Sole proprietorships pose unique issues when they are bought or sold. Sole proprietorships are businesses that are owned by a single individual rather than by an entity such as a corporation or limited liability company.
Most businesses are held and operated by companies rather than by an individual. Entities such as corporations and limited liability companies are created under state law by filing a document with the secretary of state and are treated under state law as a legal person separate from their owner(s). When the business is sold, the buyer’s focus is mostly on the entity: because the business assets and liabilities are contained within the entity, the buyer’s due diligence is focused on the entity’s assets, liabilities, and contractual relationships.
At least two complications arise when a business is held as a sole proprietorship, one having to do with transferring the business and the other involving due diligence. Because the sole proprietorship isn’t an entity separate from its owner, an equity sale isn’t possible. Also, special care must be taken to clearly define which assets are being acquired by the purchaser.
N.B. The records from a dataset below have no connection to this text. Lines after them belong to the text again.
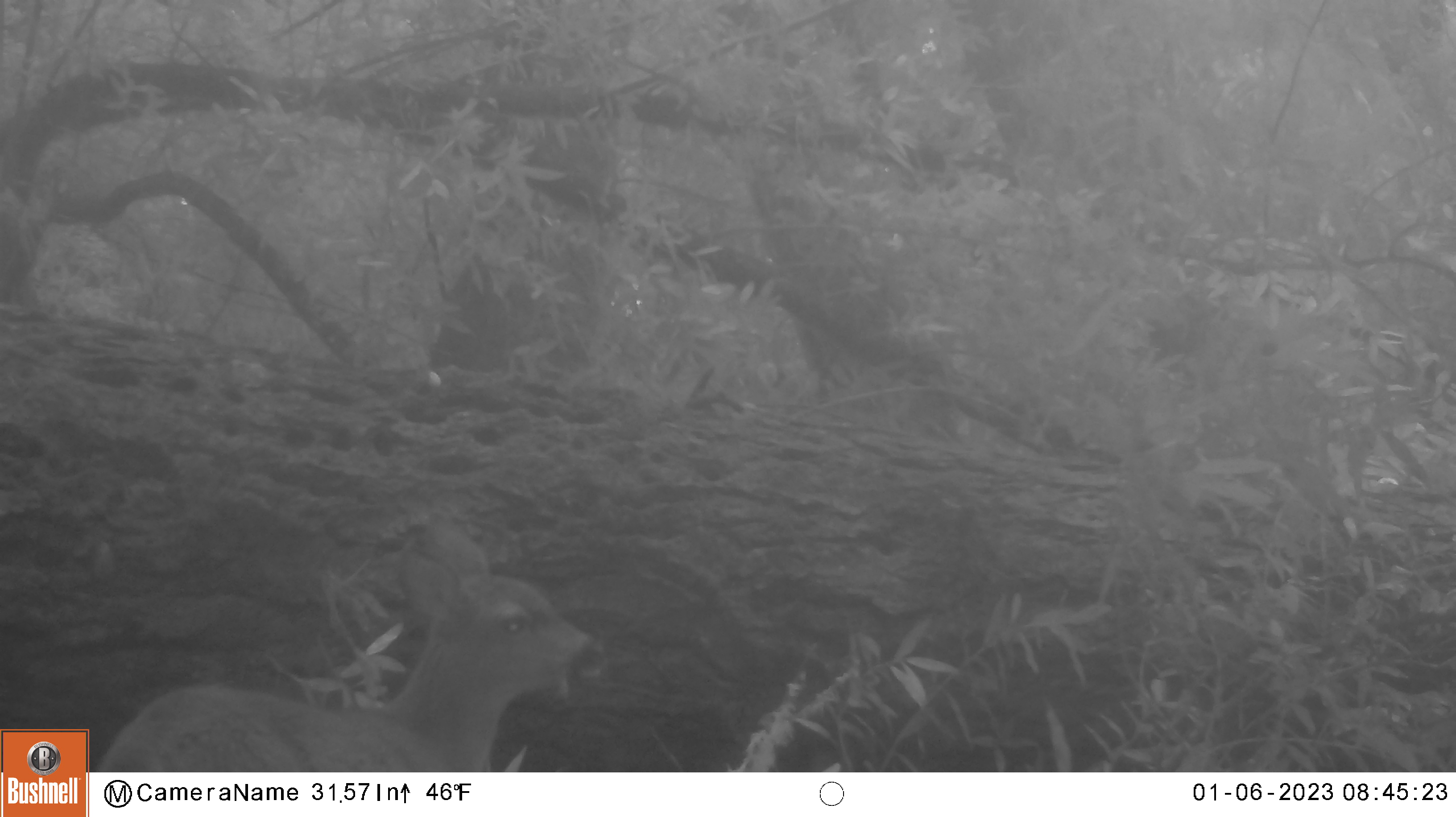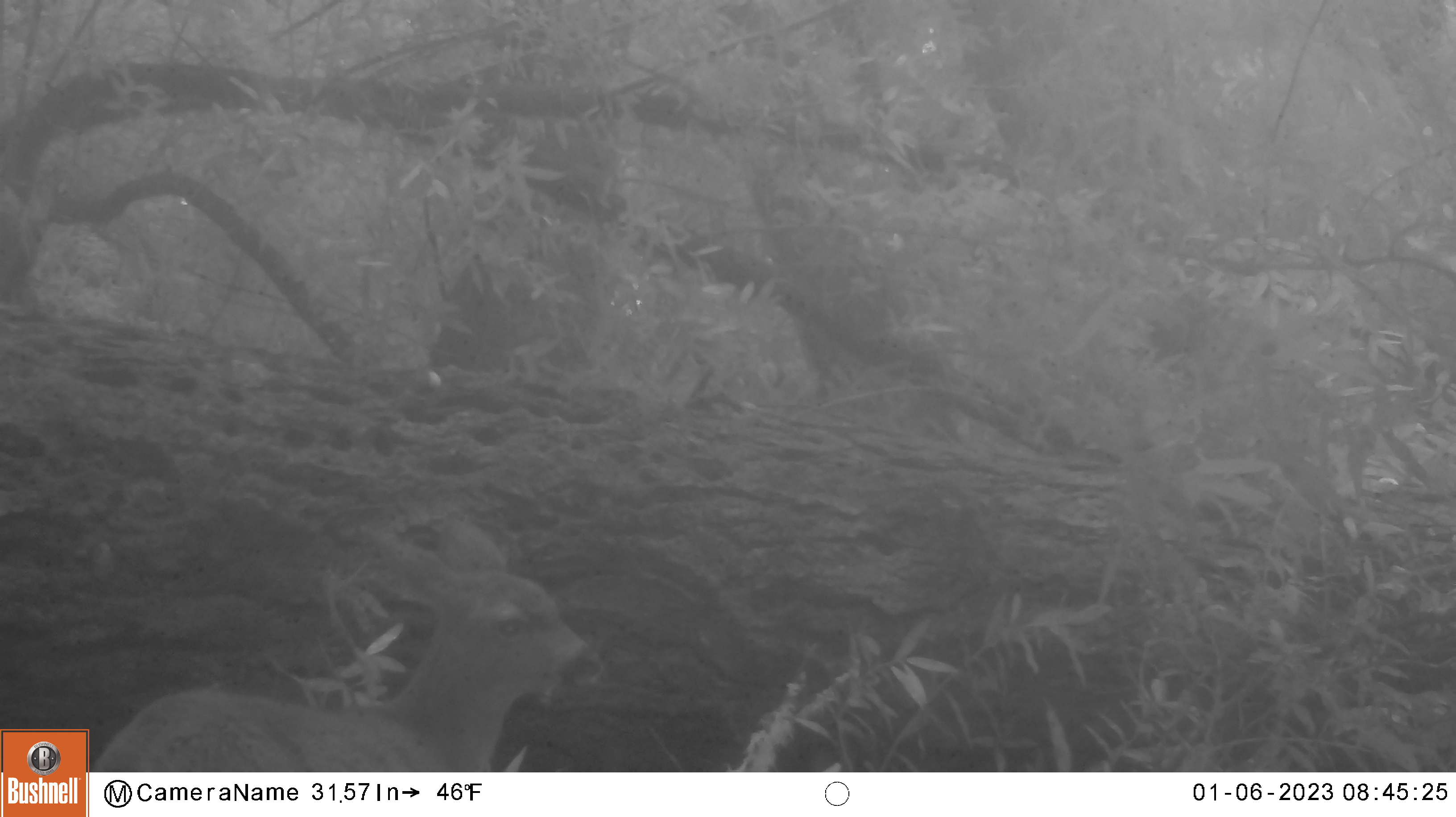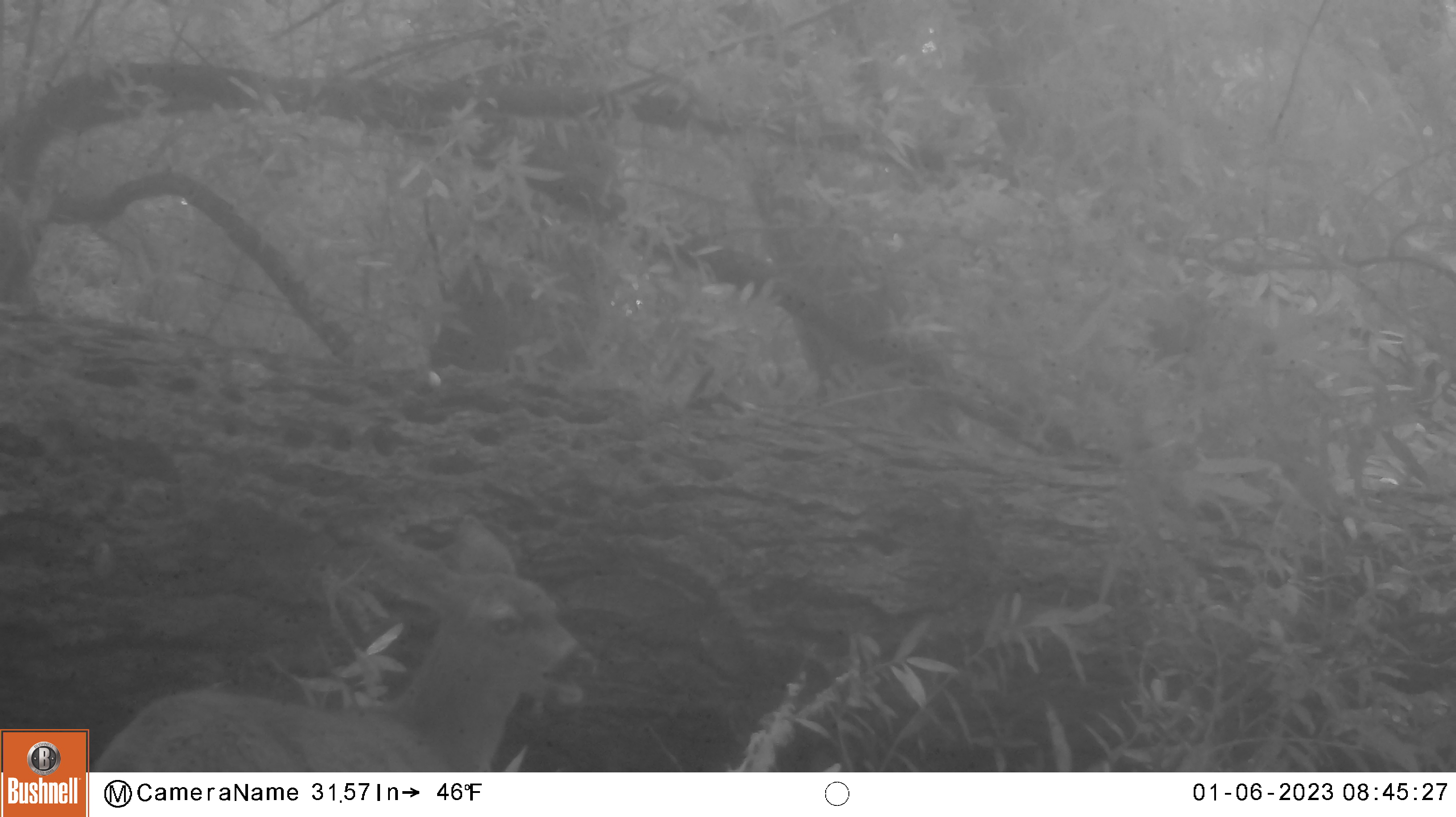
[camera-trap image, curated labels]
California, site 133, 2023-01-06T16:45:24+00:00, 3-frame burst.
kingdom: Animalia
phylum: Chordata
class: Mammalia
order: Artiodactyla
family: Cervidae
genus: Odocoileus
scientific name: Odocoileus hemionus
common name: mule deer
For example, if a buyer desires to purchase substantially all of the assets used in a corporation’s business, it’s a fairly simple matter of defining the purchased assets as all of the target’s assets, except for a few usual exceptions such as the company’s cash. When a business is held as a sole proprietorship, however, the owner of the business assets is the sole proprietor, not an entity, and the owner’s assets are intermingled with the business assets. Thus, it’s important to clearly define which assets belong to the “company” and which do not when drafting the asset purchase agreement.
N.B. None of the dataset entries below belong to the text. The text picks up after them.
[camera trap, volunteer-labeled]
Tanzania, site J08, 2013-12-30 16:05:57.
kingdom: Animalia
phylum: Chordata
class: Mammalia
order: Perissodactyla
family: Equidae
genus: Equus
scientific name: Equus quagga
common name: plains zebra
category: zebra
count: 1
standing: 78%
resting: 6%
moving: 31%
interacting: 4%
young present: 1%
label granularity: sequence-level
The other complication involves due diligence issues. The sole proprietor will not have separate tax returns for the business because he or she probably reports income from the business on Schedule C of his or her individual tax return. So the buyer must review the personal tax returns of the seller. Also, when doing lien and judgment searches, the buyer must investigate potential liens filed in the individual name of the owner as well as those filed in the name of the company. This complicates the searches and runs up the bill if a third-party search company is engaged. Finally, if any of the assets are owned by the sole proprietor’s spouse, or owned jointly with the sole proprietor’s spouse, the buyer must ensure to include the spouse as a party to the purchase agreement.
I’ve personally only seen transactions involving sole proprietorships in very small deals, but I’ve heard of large, successful sole proprietorships. Since they exist, buyers and their advisors might have to navigate issues that are unique to sole proprietorships.